The perils of the application of historical narratives in constitutional adjudication are numerous. Due to the clash between the reputation of historical narratives and their actual characteristics, historical narratives may easily become the facade for asserting undisclosed value and policy preferences. As a result, reliance on historical narratives may undermine the very concept upon which the demand for reasoned opinions is based. References to the past have the potential to sidetrack constitutional reasoning: after all, courts are rarely ever petitioned to provide a proper historical account of a subject, but are rather asked to resolve a constitutional issue. Lengthy elaborations on the proper account of the past lose sight of the actual constitutional issue. In addition, historical narratives have the potential of freezing rights and obligations, and while being commanded to return to a long outgrown status quo is already problematic, knowing that there are numerous status quos available for the courts to choose from makes adherence to a past state of affairs even more bothersome.

The analysis revealed that there are as many accounts of the past as there are interpreters. This aspect of historical narratives is especially disturbing when judicial review fora get to choose an account for the polity. In this sense historical narratives are means of inclusion and exclusion. Moreover, not all accounts of the past are intelligible for all interpreters. Unless the various narratives on the past are translated into a format accessible for judicial review fora, these accounts may go unnoticed or may be discarded. In the context of constitutional adjudication such failures tend to result in restrictions on constitutional rights. Furthermore, a restriction which results from such a clash of perspectives is not easy to restore, so missing one chance of being heard might perpetuate the injustice based on the inclusion of the rejected perspective.

Furthermore, because of their indeterminacy, historical narratives may easily deter judicial review fora to the farthest edges of legitimate exercise of the review power. After all, what the flexibility of historical narratives makes possible may not always be within the limits of the review power. The commands of the past might not be prescribed in the constitution — not even in a case where the history of the constitution is argued to give rise to certain obligations. History, indeed, may become a substitute replacing a written constitution, a source of norms to which only the constitutional review forum has access.

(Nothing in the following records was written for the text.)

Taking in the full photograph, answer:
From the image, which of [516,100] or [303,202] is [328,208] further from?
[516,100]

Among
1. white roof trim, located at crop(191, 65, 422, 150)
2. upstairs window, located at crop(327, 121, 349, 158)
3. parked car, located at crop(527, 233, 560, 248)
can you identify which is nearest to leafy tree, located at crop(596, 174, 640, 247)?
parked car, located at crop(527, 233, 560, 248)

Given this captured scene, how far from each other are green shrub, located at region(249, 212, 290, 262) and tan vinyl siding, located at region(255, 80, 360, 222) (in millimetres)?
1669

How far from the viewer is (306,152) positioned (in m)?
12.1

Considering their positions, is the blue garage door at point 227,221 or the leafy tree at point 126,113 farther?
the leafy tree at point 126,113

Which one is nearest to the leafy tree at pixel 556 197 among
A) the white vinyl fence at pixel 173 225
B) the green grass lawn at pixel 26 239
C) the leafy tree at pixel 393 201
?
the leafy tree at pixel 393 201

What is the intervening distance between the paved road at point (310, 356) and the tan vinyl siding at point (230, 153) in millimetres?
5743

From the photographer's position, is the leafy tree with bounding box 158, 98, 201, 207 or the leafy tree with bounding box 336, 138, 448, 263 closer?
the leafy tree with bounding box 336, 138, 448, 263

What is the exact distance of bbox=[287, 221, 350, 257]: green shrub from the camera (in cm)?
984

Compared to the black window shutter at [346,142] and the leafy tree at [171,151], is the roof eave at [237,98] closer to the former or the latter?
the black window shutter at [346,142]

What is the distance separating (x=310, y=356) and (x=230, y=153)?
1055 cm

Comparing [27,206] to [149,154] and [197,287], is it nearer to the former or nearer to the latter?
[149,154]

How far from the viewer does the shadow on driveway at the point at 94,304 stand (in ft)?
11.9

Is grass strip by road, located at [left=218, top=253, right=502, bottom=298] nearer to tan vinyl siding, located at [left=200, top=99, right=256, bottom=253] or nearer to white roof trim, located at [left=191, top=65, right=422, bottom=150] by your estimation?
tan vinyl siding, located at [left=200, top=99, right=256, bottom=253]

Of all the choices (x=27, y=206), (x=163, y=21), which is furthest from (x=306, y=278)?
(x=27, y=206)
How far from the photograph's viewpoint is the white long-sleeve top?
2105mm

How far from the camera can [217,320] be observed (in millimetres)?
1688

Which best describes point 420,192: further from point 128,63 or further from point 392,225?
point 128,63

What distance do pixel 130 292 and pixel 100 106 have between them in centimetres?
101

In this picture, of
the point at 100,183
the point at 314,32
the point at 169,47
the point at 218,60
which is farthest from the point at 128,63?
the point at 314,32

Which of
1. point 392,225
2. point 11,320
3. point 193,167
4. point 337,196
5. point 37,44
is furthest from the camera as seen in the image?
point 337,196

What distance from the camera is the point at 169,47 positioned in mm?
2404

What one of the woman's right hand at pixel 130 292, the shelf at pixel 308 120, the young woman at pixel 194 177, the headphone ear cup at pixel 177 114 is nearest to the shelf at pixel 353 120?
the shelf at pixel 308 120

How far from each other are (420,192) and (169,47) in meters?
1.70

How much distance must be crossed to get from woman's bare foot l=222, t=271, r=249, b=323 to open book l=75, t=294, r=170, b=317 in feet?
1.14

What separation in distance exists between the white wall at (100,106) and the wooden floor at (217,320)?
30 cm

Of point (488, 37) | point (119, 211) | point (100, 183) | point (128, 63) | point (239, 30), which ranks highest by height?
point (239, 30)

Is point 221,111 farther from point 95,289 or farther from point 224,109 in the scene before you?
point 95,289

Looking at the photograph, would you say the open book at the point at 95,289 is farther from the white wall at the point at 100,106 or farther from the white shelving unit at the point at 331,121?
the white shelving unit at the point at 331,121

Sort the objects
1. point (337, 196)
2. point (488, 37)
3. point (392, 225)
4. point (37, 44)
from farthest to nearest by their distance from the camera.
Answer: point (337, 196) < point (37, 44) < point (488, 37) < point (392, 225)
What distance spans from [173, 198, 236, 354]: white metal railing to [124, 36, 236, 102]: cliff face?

Indeed, despite the initial promise of forceful restraint, historical narratives are capable of increasing the indeterminacy of constitutional norms to a dangerous extent. On the one hand, some cases suggest this indeterminacy surrounding historical narratives may also result in the denial of constitutional rights. On the other hand, on the basis of these arguments constitutional review fora may, and do, establish new constitutional rights and obligations which were not contained in the constitution. Via such devices judicial review fora redefine the contents of the constitution and command the cooperation of the political branches.

It is crucial to pay attention to serious dangers which call for caution regarding the application of historical narratives in constitutional adjudication. Despite the profound problems which have surfaced, it would be very unrealistic to demand that historical narratives be discarded from the theory or practice of judicial review. The most serious peril of the application of historical narratives is not that they perpetuate indeterminacy in constitutional reasoning, but that this potential is not accounted for. References to history are regarded as the least harmful arguments used in constitutional adjudication, and this premise often shields contestable judicial approaches from critical consideration. This caveat applies not only to specific theories of constitutional interpretation, but on a larger scale, independent of the theoretical framework in which historical narratives are invoked.